Ottawa s'impliquera financièrement dans la stratégie maritime

Publié le 09/05/2016 à 12:02

Ottawa s'impliquera financièrement dans la stratégie maritime

Publié le 09/05/2016 à 12:02

Par François Normand

Marc Garneau. (Photo: Parti libéral du Canada)

Le gouvernement fédéral s'engage à investir de l'argent dans le déploiement de la stratégie maritime du Québec.

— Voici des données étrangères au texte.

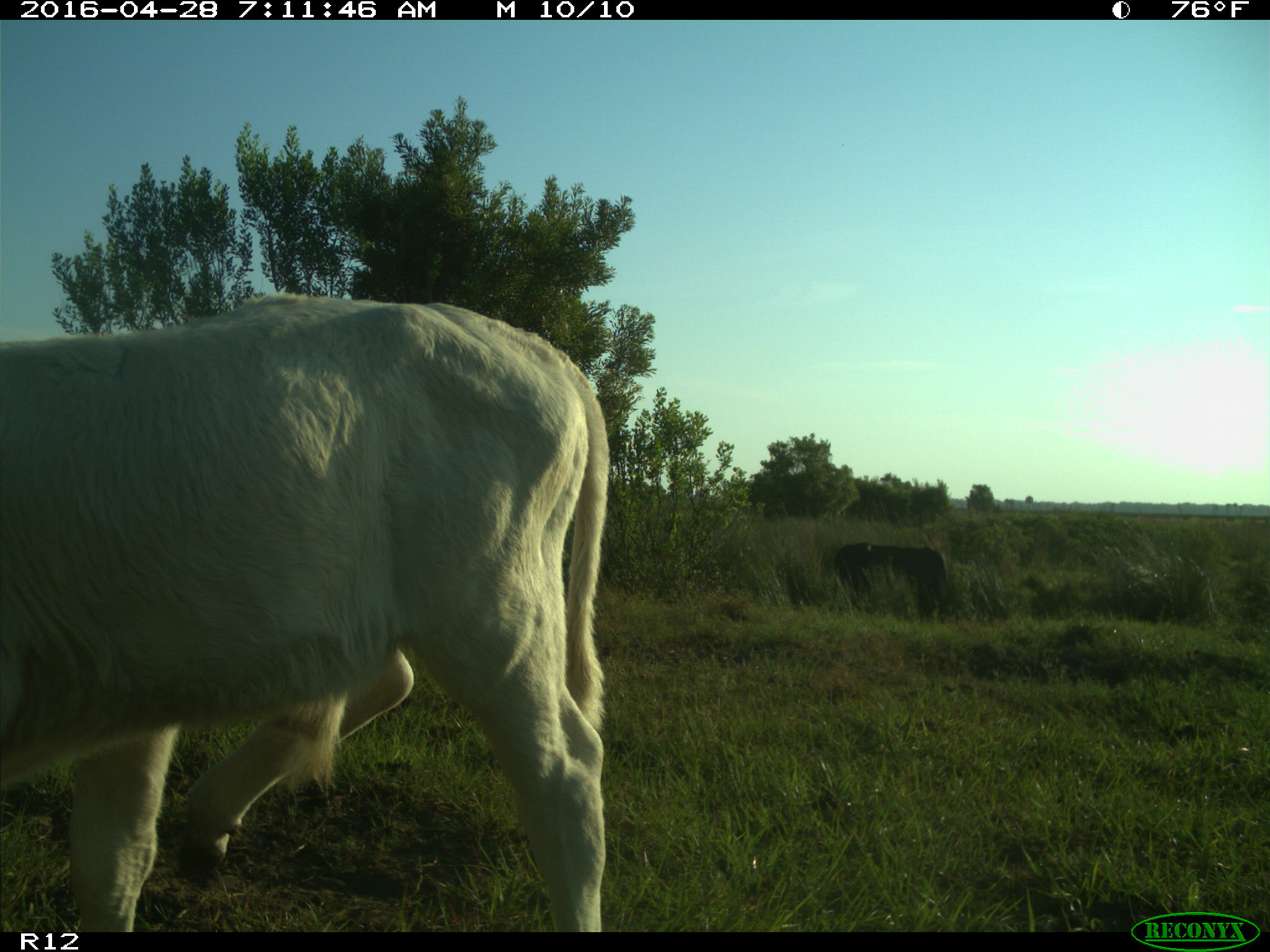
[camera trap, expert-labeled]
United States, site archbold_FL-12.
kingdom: Animalia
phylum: Chordata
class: Mammalia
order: Artiodactyla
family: Bovidae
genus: Bos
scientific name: Bos taurus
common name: domestic cow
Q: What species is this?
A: Bos taurus (domestic cow).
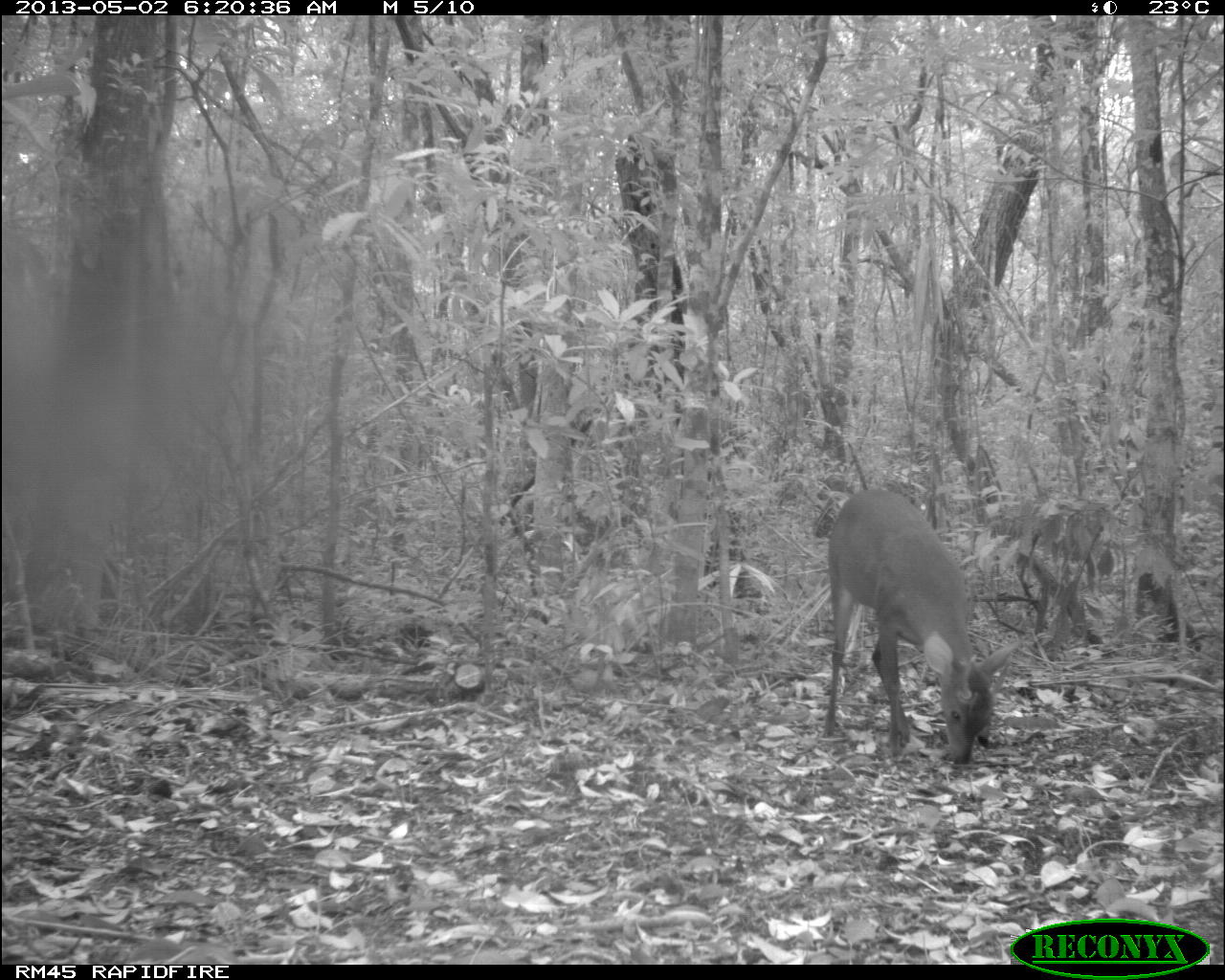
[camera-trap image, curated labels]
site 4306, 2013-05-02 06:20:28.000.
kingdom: Animalia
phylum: Chordata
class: Mammalia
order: Artiodactyla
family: Cervidae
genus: Mazama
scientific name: Mazama temama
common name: central american red brocket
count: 1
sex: male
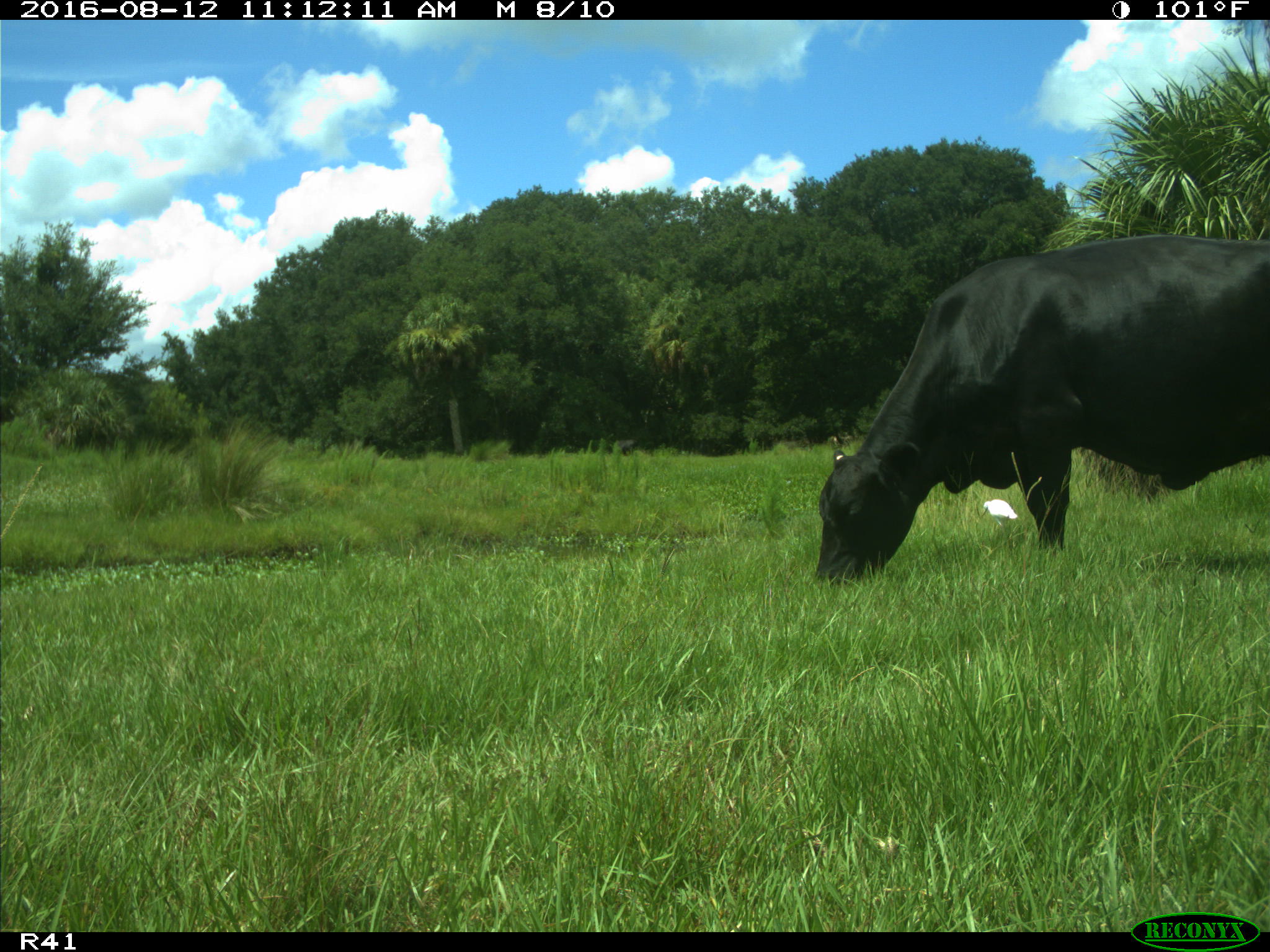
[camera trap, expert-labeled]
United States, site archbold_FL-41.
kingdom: Animalia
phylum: Chordata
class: Mammalia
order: Artiodactyla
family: Bovidae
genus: Bos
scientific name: Bos taurus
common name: domestic cow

En entretien à Les Affaires, le ministre des Transports Marc Garneau a déclaré que la fluidité du commerce était une priorité du gouvernement Trudeau, et qu'il allait donc agir en conséquence.


«Si pour nous les corridors de transport sont importants, que ce soit vers l'est, le sud ou l'ouest, ça va impliquer des investissements», a déclaré Marc Garneau.

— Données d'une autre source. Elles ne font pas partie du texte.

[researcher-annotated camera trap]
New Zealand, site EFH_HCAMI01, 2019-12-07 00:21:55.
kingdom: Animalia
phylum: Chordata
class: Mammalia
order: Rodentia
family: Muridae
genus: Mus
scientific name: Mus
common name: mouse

Le député de Notre-Dame-de-Grâce-Westmount (sur l'île de Montréal) n'a toutefois pas indiqué la hauteur qu'Ottawa pourrait investir dans les prochaines années.


Lors de la publication de sa stratégie maritime en juin 2015, Québec a indiqué que le secteur public et le secteur privé injecteraient 9 milliards de dollars d'ici 2030, des investissements qui devraient créer 30 000 nouveaux emplois.

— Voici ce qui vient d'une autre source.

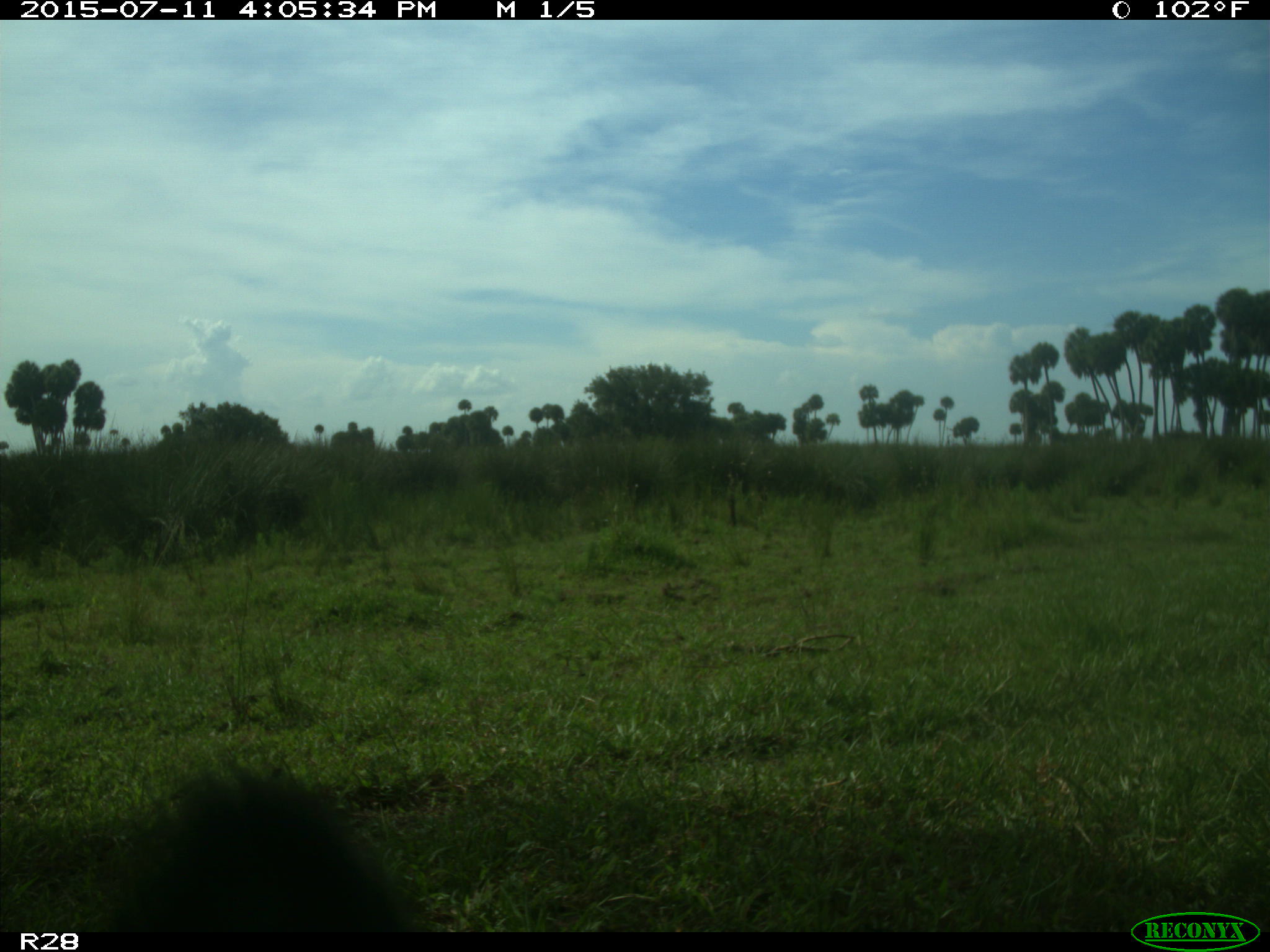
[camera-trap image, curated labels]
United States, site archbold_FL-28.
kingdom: Animalia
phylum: Chordata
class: Mammalia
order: Artiodactyla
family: Bovidae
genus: Bos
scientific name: Bos taurus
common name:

Il s'agit de deux milliards de plus que les 7 G$ d'investissements prévus lors de la dernière campagne électorale au Québec, et ce, en raison de l'intérêt que suscite la stratégie dans l'industrie.


De ce montant (9 G$), 4 G$ devraient être investis par le secteur privé au cours des 14 prochaines années.


Cessions de ports et rentabilité


Le ministre Garneau a aussi indiqué qu'Ottawa était prêt à céder des ports au gouvernement du Québec et aux municipalités. «Il y aura des cessions de ports, mais sous certaines conditions», di-il, sans toutefois donner plus de détails.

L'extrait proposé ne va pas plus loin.